Not here, though. Most of these tracks feature Tull on auto-pilot like never before. The emphasis is (as usual) clearly not on the melodies, which are incredibly crappy and unmemorable, but on the extended instrumental passages. This, of course, wouldn't be so bad, were it not for pretty much all of them consisting of the same flute-guitar sparring we've heard a million times, only over monotonous plodding drums. Naturally, the guitars follow the same pattern as on Crest, but the novelty is largely gone this time around, and I'd be hard-pressed to identify a single guitar part that kept my interest for more than a minute after it was over (there is one flute part, which I'll mention later). When Ian does sing, he makes his lyrics as generically pompous as they've ever been and more (in fact, the album seems to be more-or-less conceptual, not that it makes any positive difference). In short, it would be difficult for me to think of many albums where there's been a greater distance between the results the band was shooting for (this has many of the airs and trappings of a big, awe-inspiring experience) and what the band was able to pull off (an incredibly uninteresting, disjointed mess).

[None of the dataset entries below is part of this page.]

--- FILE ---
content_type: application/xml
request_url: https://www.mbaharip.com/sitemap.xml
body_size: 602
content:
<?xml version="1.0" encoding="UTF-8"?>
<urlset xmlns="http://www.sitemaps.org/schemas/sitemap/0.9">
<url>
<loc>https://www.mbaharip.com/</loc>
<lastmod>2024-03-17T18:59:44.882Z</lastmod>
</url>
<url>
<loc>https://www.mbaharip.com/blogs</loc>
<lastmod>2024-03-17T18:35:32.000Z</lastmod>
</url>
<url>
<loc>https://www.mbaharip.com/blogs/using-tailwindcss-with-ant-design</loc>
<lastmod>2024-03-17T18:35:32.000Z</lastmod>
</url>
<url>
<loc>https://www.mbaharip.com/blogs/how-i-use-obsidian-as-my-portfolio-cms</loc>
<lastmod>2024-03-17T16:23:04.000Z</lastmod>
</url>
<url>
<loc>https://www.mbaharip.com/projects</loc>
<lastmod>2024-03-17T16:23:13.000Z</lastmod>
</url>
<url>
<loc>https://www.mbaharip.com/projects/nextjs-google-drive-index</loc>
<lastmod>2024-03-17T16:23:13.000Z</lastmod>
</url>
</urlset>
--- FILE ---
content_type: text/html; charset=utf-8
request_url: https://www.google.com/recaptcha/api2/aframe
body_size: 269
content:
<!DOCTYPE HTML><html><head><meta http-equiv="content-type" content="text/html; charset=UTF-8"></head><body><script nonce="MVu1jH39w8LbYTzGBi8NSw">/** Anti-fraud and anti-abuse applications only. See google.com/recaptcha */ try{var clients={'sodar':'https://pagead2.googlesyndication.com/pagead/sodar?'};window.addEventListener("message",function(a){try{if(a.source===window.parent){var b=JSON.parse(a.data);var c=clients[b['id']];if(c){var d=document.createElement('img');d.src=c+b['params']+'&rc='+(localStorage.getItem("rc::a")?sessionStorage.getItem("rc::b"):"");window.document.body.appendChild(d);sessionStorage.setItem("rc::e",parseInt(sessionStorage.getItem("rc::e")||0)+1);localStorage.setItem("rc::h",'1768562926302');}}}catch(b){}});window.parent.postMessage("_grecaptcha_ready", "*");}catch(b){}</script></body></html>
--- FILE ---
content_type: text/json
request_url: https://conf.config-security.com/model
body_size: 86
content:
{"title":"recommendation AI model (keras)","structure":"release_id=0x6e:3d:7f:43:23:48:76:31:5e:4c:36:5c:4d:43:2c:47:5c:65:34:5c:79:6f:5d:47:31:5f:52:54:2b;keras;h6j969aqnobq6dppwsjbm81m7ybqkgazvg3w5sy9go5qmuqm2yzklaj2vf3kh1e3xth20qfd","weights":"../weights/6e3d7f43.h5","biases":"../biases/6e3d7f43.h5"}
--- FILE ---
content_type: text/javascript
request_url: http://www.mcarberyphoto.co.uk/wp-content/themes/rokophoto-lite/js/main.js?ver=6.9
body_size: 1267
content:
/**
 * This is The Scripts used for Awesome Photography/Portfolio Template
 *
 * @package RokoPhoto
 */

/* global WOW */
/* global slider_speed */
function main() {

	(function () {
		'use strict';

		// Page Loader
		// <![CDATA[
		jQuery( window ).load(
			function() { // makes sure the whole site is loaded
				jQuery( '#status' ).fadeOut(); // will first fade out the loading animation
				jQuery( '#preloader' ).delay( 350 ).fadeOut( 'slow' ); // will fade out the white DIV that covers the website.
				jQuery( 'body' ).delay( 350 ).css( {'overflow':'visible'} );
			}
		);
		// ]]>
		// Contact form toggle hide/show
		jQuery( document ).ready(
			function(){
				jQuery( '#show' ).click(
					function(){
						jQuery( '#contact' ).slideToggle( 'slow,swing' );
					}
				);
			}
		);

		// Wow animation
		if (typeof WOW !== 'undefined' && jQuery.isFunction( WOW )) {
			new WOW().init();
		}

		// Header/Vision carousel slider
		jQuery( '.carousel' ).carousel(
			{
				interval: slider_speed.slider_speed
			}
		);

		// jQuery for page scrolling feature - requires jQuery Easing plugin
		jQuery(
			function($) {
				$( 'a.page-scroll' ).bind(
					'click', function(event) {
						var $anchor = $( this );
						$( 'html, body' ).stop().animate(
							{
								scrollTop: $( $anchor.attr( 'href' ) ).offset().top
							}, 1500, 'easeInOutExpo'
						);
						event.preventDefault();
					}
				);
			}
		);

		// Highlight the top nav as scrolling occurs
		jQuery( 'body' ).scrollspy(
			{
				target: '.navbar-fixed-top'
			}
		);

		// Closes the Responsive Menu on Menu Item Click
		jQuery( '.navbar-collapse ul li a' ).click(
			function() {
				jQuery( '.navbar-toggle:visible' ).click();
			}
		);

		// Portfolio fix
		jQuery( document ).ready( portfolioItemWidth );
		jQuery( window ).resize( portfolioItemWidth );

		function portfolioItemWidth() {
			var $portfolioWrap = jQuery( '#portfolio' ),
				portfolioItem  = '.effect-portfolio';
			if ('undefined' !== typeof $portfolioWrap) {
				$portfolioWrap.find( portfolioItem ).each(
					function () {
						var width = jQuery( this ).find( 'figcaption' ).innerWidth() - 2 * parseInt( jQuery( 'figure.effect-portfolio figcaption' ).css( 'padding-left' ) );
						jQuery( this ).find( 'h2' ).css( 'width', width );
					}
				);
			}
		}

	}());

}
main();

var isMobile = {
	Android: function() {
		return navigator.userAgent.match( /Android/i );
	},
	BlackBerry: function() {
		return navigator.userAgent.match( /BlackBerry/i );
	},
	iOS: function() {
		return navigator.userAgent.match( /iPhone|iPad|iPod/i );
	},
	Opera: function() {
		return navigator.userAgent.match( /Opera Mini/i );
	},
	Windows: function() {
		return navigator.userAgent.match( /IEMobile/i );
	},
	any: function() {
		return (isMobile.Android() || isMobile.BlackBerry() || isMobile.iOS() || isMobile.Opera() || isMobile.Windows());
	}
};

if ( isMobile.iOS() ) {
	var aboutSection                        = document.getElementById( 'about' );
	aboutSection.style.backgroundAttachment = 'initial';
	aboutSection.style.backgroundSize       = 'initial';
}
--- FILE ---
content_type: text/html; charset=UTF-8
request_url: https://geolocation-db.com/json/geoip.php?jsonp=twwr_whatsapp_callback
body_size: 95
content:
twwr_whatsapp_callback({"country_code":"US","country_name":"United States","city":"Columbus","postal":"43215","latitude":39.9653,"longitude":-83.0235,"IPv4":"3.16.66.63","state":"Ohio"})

There are two songs that redeem this album a smidge. The first, "The Rattlesnake Trail," is fairly terrible and typical of the album otherwise, but it does have a pretty humorous (albeit seemingly unintentionally) chorus, what with Ian singing, "The rattlesnake trail, WHOO!!!." The other one, "Another Christmas Song," is basically a sequel to that glorious song from so long ago, and as such it's not extremely original (musically or lyrically; Ian had used similar themes in both these areas a few times before), but it's very lovely. The drums are probably too loud for what's supposed to be a tender ballad, but I don't find myself noticing that as much as I notice the most tender and inspired flute-based melody of the album. It's basically the only time on the album where Ian actually bothers to write a start-to-finish melody, and it sticks out like a sore thumb among the rest of the tracks.

Otherwise, this album is sheer boredom. The "rockers" and "ballads" alike make me regret all of the minutes of my life wasted on this album, and I really don't know why anybody except a seriously hardcore fan would even bother with it. If you can hunt down "Another Christmas Song," do it, but avoid this like the plague otherwise.